Frank frunció el entrecejo.

—No toda la inversión es buena para la terraformación, Sax, no lo olvides. Mucho de ese dinero se gasta en otras cosas.

—Pero, verás, la terraformación es una manera de reducir los gastos generales. Siempre habrá un cierto porcentaje de inversión. Quiero pues que el total sea lo más alto posible.

—Los beneficios reales sólo pueden calcularse si se conocen los costes reales —dijo Frank—. Todos los costes reales. La economía terrana nunca se preocupó por eso, pero tú eres un científico. Tienes que evaluar no sólo los deterioros ecológicos de un aumento demográfico, sino también los posibles beneficios para la terraformacion. Mejor es aumentar la inversión dedicada a la terraformación, que un compromiso y tomar un porcentaje de un total que de todas maneras trabaja contra ella.

Sax hizo una mueca.

—Es precioso oírte hablar contra los compromisos después de los cuatro meses pasados. De todas maneras sigo pensando que es mejor un aumento que un porcentaje del total. Los costes ambientales son insignificantes. Bien manejados pueden convertirse en beneficios. Una economía puede medirse en terawatios o kilocalorías como solía decir John. Y eso es energía. Y aquí podemos usar cualquier clase de energía, incluso la de un montón de cuerpos. Los cuerpos son sólo más trabajo, muy versátil, muy energéticos.

—Costes reales, Sax. Todo. Sigues intentando jugar con la economía, pero la economía no se parece a la física, sino a la política. Piensa en lo que ocurrirá cuando millones de emigrantes desplazados lleguen aquí, con todos sus virus, biológicos y psíquicos. Tal vez se unan a Arkadi o a Ann, ¿se te ha ocurrido pensarlo? ¡Epidemias que podrían aplastar todo tu sistema! Caramba, ¿es que el grupo de Acheron no ha intentado enseñarte biología? ¡Piénsalo, Sax! No se trata de mecánica. Es ecología. Y es una ecología frágil y dirigida, que debe ser dirigida.

—Quizá —dijo Sax. Reconoció la frase: era uno de los tópicos de John. Durante un minuto perdió el hilo de lo que decía Sax-…además, este tratado no traerá tantos cambios. Las transnacionales que quieran invertir encontrarán como hacerlo. Adoptarán una nueva bandera de conveniencia y parecerá que cierto país reclama sus derechos aquí, exactamente según las cuotas del tratado. Pero detrás habrá dinero de una transnacional. Ocurrirán muchas cosas de ese estilo, Frank. Sabes de política, ¿no? ¿Y también de economía?

—Quizá —dijo Frank con brusquedad, irritado. Y se alejó.

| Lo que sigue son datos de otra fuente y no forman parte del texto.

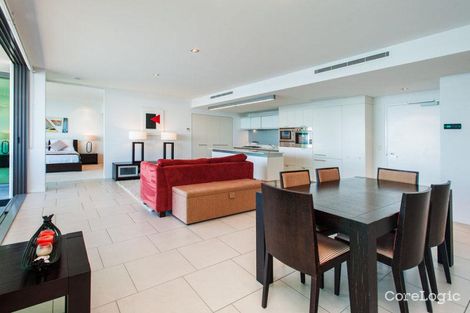 Property photo of LOT 27404/2 Ephraim Island Paradise Point QLD 4216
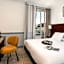 Best Western Lakmi Nice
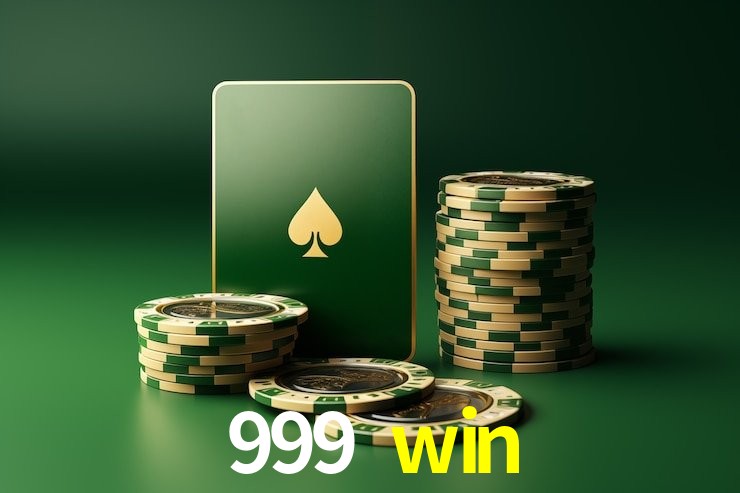 Aviator Game 999 win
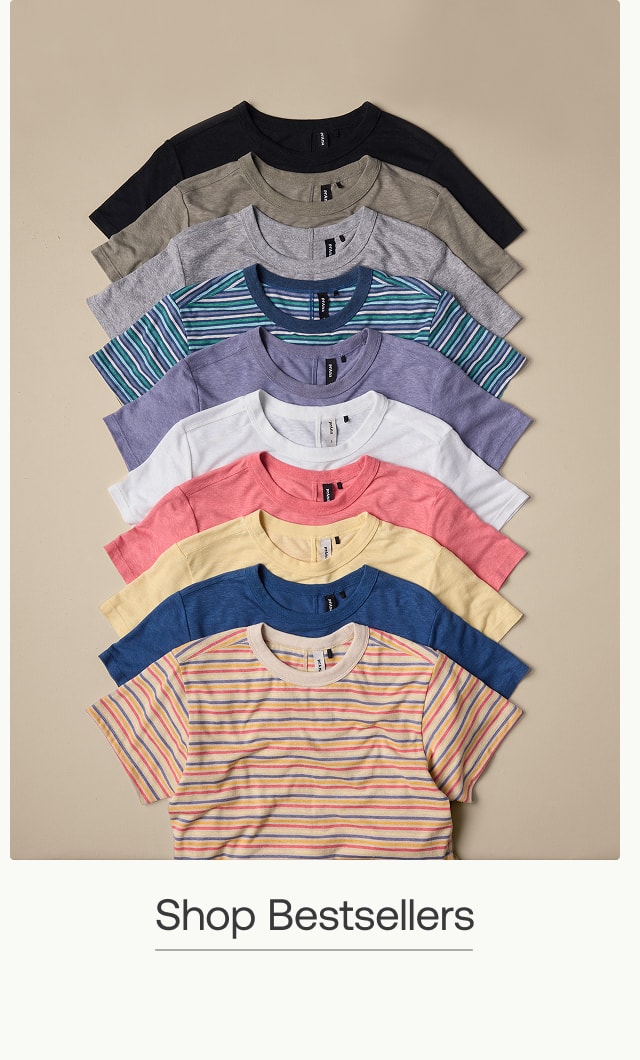 shop women's bestsellers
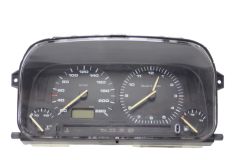 mb1810eby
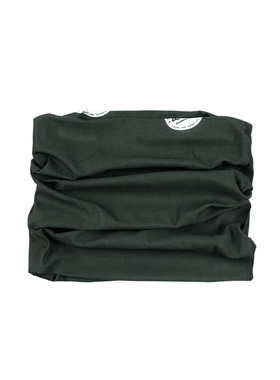 C794 冰丝轻薄透气男女款户外运动骑行跑步遮阳面罩舒适保暖脖套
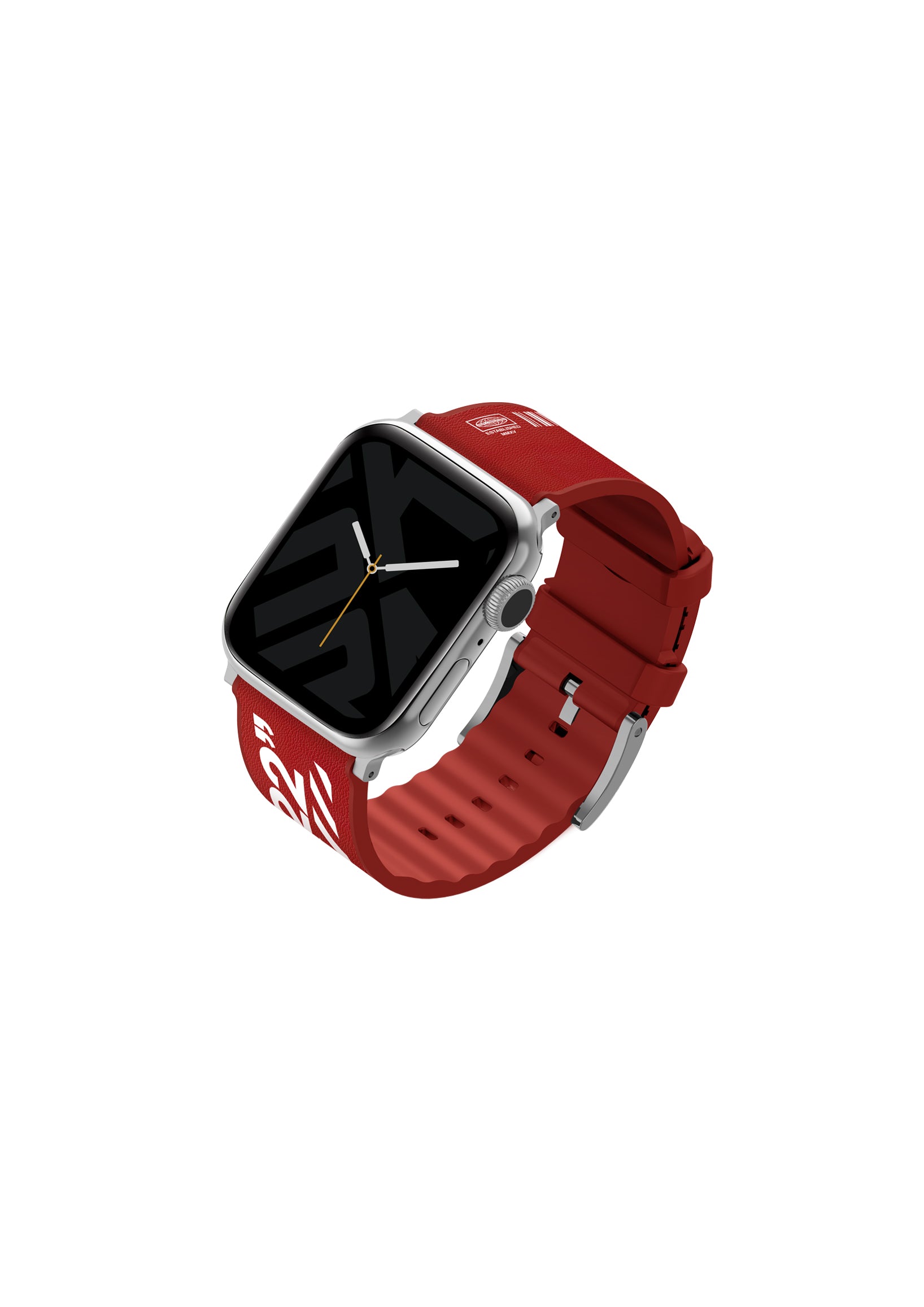 SKINARMA APPLE WATCH STRAP TAIHI SORA 42/44/45 MM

Mas tarde visitó un barrio alto del valle, aún en construcción. Se dio la vuelta y miro hacia el valle. Estaba bien situado, eso era incuestionable. Desde allí los dos lados del valle eran mucho mas visibles, desde cualquier punto se tenia una gran visión. De pronto el ordenador de muñeca emitió un Bip ; contestó y vio el rostro de Ann.

—¿Qué quieres ahora? Imagino que tú también piensas que te he vendido. Que he dejado que las hordas invadan tu campo de juegos. Ella sonrió.

—No. Hiciste lo mejor que se podía hacer, vista la situación. Eso es lo que quería decirte.

La pantalla se apagó.

—Fantástico —dijo Frank en voz alta—. Toda la gente de dos mundos está contra mí, menos Ann Clayborne. —Rió con amargura y siguió caminando.